Volto à geometria descritiva. Nos sonhos é quase a mesma coisa, no que vemos (ou recordamos) dá ideia de que não existem vários planos, tudo parece absoluto. Dormi mal nos últimos dias, despertei a meio da noite e fiquei sem perceber se estava vivo ou morto. Imagine que ontem acordei na ideia de que saíra à rua de chinelos e roupão. Percebi a estranheza. Olhavam-me como se fosse uma bizarria e até eu próprio me questionei da razão de estar assim. Não o consegui evitar. Pouco me recordo de ter saído de casa, do que me levou a ir naquele preparo, sei apenas que entrei assim em reuniões de trabalho. Uns chinelos de pele, um roupão azul, sorrisos embaraçados e incrédulos. Mais do que uma vez na semana que agora acaba, este sonho fez-me acordar a meio das noites. Não por ser um pesadelo, mas pela convicção de que talvez fosse um prenúncio de realidade. Chinelos e roupão. Bem, o que posso fazer? Talvez comprar uns que sejam o mais parecidos com os que vi em sonhos. Para que o puzzle se complete. 

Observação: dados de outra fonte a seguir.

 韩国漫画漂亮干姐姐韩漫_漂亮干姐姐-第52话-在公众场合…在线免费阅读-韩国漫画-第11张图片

Ou então ir ao médico da cabeça, seria prova de prudência e maturidade. Mas um bom médico é tão assustador como um mau. Porque enquanto o mau pode confundir doenças e receitas, o bom pode dizer-nos com propriedade que já estivemos mais vivos… um faz-nos mal, mas mantém-nos a esperança de que o seu diagnóstico está errado. O outro faz-nos bem, mas o bem que nos faz pode ser a certeza de que mais nada há a fazer. Não, isto não é um dilema. Apenas uma constatação. Venha um bom médico. Mas que seja gentil.

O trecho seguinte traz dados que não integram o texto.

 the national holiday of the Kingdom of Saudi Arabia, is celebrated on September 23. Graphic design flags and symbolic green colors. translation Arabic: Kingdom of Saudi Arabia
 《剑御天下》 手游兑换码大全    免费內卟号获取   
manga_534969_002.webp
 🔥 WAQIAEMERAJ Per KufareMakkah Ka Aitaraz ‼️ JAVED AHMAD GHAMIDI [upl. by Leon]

Essa disse-me Manoel Oliveira há uns anos. «Tenho quase um século, quando vou ao médico ao menos que me tratem com gentileza». Boas memórias, Manoel. Adorava saber de si, agora que já conhece o segredo. As pessoas de olhos fechados, sem o coração em movimento, guardam nelas o segredo. Sentiram o parágrafo a ser colocado na sua história. Sabem a cor das fardas dos mestres-de-obras que, nos seus martelos e ferramentas, ergueram o ponto último do caminho, um muro que lhes tapou a vista dos outros actores da peça, de nós. Guardam nelas o segredo. Também por isso, nos funerais, despeço-me com solenidade – brindo ao que foram e àquilo que os seus olhos viram um momento antes de fechar. 

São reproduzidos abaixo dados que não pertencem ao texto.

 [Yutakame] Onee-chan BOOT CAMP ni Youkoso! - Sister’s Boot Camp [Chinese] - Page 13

A vida é mesmo um espectáculo onde cada um de nós é actor principal na sua própria peça. Sou figurante de muitos enredos. Actor secundário noutros. E ajudante de protagonista na peça dos meus filhos e das pessoas que amo. Todos estamos no centro do mundo. Mas todos somos um satélite no mundo dos outros. Infelizmente não nos serve de nada tentar escolher os actores que colaboram na nossa história, o filme acaba sempre por ter vilões, polícias bons e gente indiferenciada que existe para nos distrair. Não sei se o meu filme já vai longo, talvez. Pressinto que algo está para jogar, algo de decisivo. Dizer outra coisa é desmobilizar os que ainda estão na sala.